* _Work instruction_:
Pictures aside, repeat every record below exactly.

* _Recorded data_:

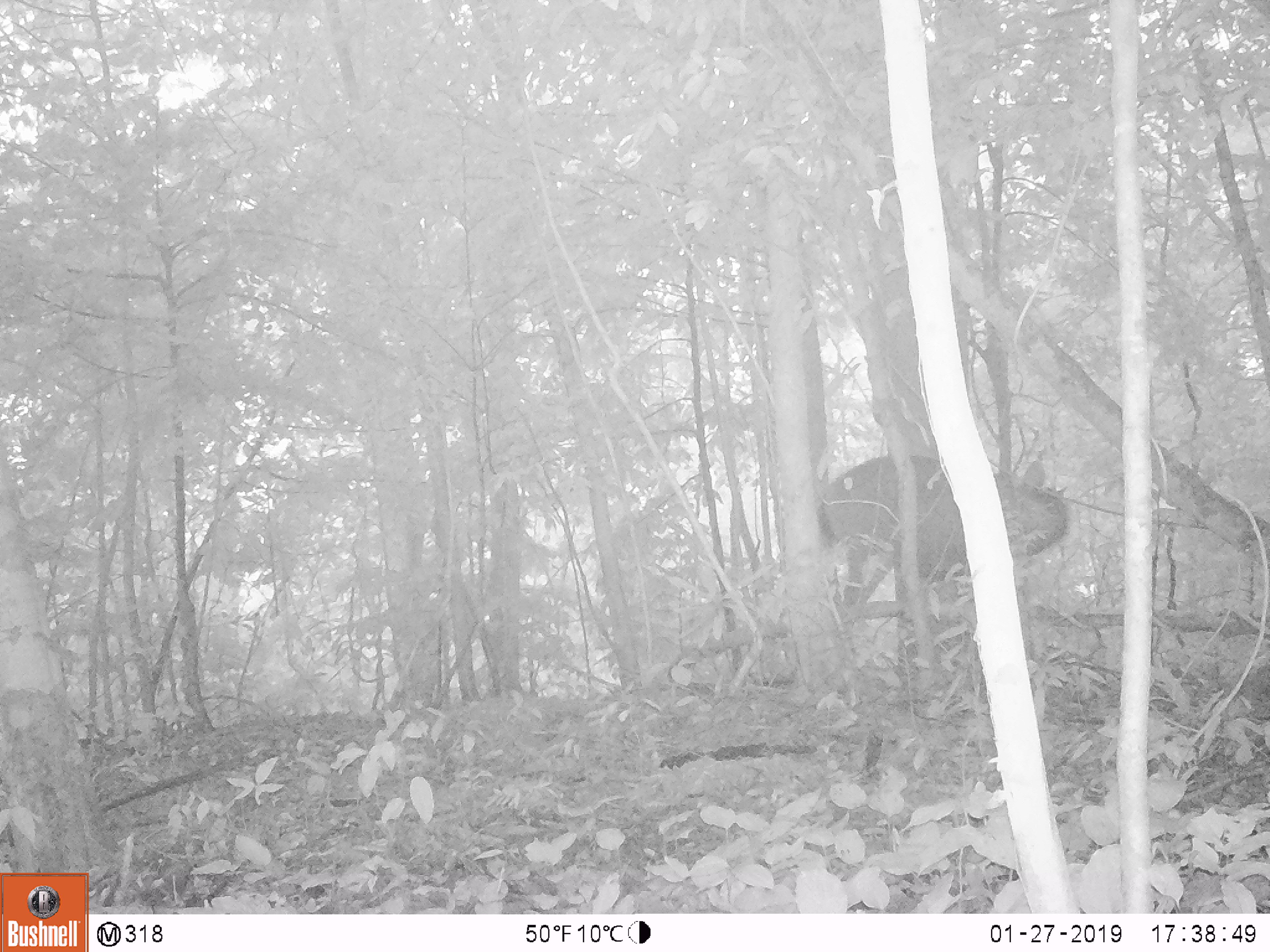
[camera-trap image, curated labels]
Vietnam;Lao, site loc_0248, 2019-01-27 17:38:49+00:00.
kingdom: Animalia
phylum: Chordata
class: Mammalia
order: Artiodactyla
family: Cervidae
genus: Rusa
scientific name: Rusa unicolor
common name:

* _Response area_:
[camera-trap image, curated labels]
Vietnam;Lao, site loc_0248, 2019-01-27 17:38:49+00:00.
kingdom: Animalia
phylum: Chordata
class: Mammalia
order: Artiodactyla
family: Cervidae
genus: Rusa
scientific name: Rusa unicolor
common name:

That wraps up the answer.